Neural Comput. 1996 Oct 1;8(7):1541-65. doi: 10.1162/neco.1996.8.7.1541.
We describe a hybrid modeling approach where the parameters of a mode are calculated and modulated by another model, typically a neural network (NN), to avoid both overfitting and underfitting. We develop the approach for the case of Hidden Markov Models (HMMs), by deriving a class of hybrid HMM/NN architectures. These architectures can be trained with unified algorithms that blend HMM dynamic programming with NN backpropagation. In the case of complex data, mixtures of HMMs or modulated HMMs must be used. NNs can then be applied both to the parameters of each single HMM, and to the switching or modulatation of the models, as a function of input or context. Hybrid HMM/NN architectures provide a flexible NN parameterization for the control of model structure and complexity. At the same time, they can capture distributions that, in practice, are inaccessible to single HMMs. The HMM/NN hybrid approach is tested, in its simplest form, by constructing a model of the immunoglobulin protein family. A hybrid model is trained, and a multiple alignment derived, with less than a fourth of the number of parameters used with previous single HMMs.

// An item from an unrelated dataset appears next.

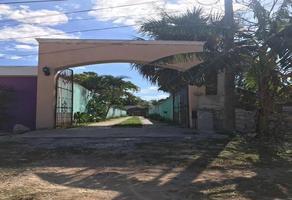 Foto de local en venta en  , santa gertrudis copo, mérida, yucatán, 0 No. 01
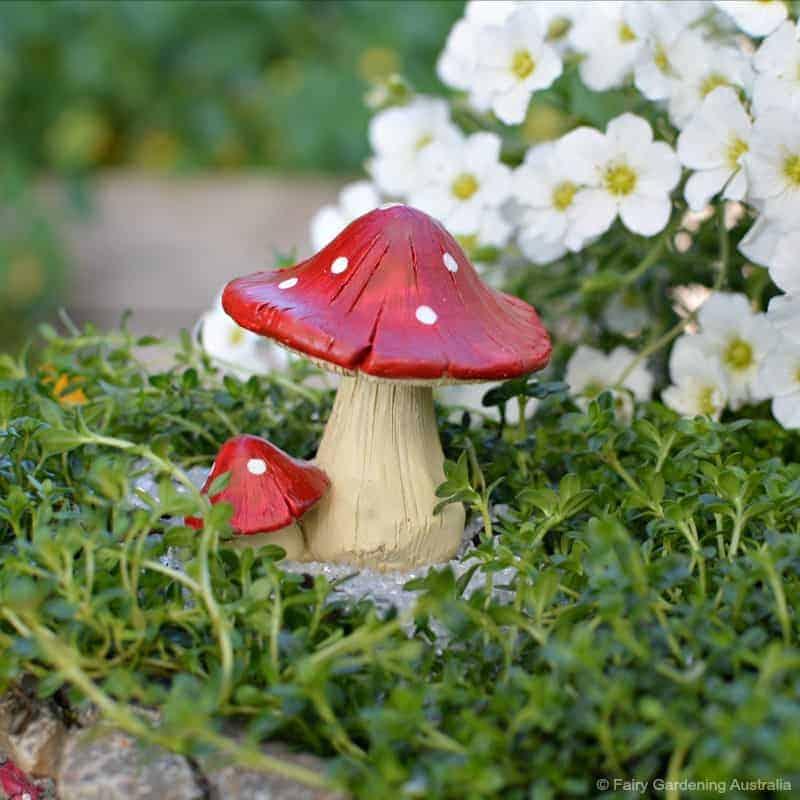 red mushroom_round_fga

我们描述了一种混合建模方法,其中一个模型的参数由另一个模型(通常是神经网络(NN))来计算和调制,以避免过拟合和欠拟合。我们通过推导一类混合隐马尔可夫模型/神经网络(HMM/NN)架构,针对隐马尔可夫模型(HMM)的情况开发了该方法。这些架构可以使用将HMM动态规划与NN反向传播相结合的统一算法进行训练。对于复杂数据的情况,必须使用HMM的混合模型或调制HMM。然后,NN既可以应用于每个单个HMM的参数,也可以根据输入或上下文应用于模型的切换或调制。混合HMM/NN架构为模型结构和复杂性的控制提供了灵活的NN参数化。同时,它们可以捕获在实际中单个HMM无法获得的分布。通过构建免疫球蛋白蛋白家族的模型,以最简单的形式测试了HMM/NN混合方法。训练了一个混合模型,并得到了一个多重比对,其使用的参数数量不到先前单个HMM所使用参数数量的四分之一。